» **PROBLEM TO SOLVE**:
Could you change every "ceiling fan blade" to "ceiling fan paddle" across all the entries below and give them back otherwise unchanged, leaving out the pictures?

-- BEGIN --

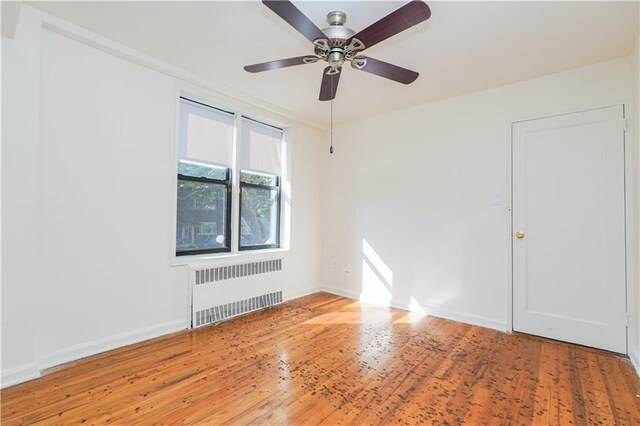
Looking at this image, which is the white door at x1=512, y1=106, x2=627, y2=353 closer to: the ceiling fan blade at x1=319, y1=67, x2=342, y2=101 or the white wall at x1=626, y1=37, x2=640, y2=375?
the white wall at x1=626, y1=37, x2=640, y2=375

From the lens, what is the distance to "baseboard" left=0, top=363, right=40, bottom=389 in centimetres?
208

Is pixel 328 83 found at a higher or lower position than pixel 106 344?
higher

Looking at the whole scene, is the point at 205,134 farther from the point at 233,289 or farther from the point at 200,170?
the point at 233,289

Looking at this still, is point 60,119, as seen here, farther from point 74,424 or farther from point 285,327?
point 285,327

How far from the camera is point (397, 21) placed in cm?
173

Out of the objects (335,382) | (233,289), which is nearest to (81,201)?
(233,289)

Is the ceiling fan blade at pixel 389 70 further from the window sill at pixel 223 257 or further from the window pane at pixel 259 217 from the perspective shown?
the window sill at pixel 223 257

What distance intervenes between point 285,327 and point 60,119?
2.75m

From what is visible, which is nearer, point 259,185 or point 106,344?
point 106,344

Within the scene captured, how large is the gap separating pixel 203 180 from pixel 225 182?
0.29 meters

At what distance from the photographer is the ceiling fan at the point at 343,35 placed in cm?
165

-- END --

» **EXERCISE RESPONSE**:
Looking at this image, which is the white door at x1=512, y1=106, x2=627, y2=353 closer to: the ceiling fan paddle at x1=319, y1=67, x2=342, y2=101 or the white wall at x1=626, y1=37, x2=640, y2=375?
the white wall at x1=626, y1=37, x2=640, y2=375

From the lens, what is the distance to "baseboard" left=0, top=363, right=40, bottom=389 in centimetres?
208

Is pixel 328 83 found at a higher or lower position than pixel 106 344?
higher

Looking at the whole scene, is the point at 205,134 farther from the point at 233,289 or farther from the point at 200,170?
the point at 233,289

Looking at this still, is point 60,119, as seen here, farther from point 74,424 or farther from point 285,327?
point 285,327

How far from the camera is point (397, 21) placed in cm?
173

Out of the objects (335,382) | (233,289), which is nearest to (81,201)?
(233,289)

Is the ceiling fan paddle at pixel 389 70 further from the window sill at pixel 223 257 or further from the window pane at pixel 259 217 from the perspective shown?
the window sill at pixel 223 257

What distance intervenes between point 285,327 and point 60,119?
2.75m

From what is visible, which is nearer, point 259,185 or point 106,344?
point 106,344

Within the scene captured, how large is the gap separating pixel 203 180 from pixel 225 182?
0.29 meters

At what distance from the photographer is the ceiling fan at the point at 343,35 placed in cm?
165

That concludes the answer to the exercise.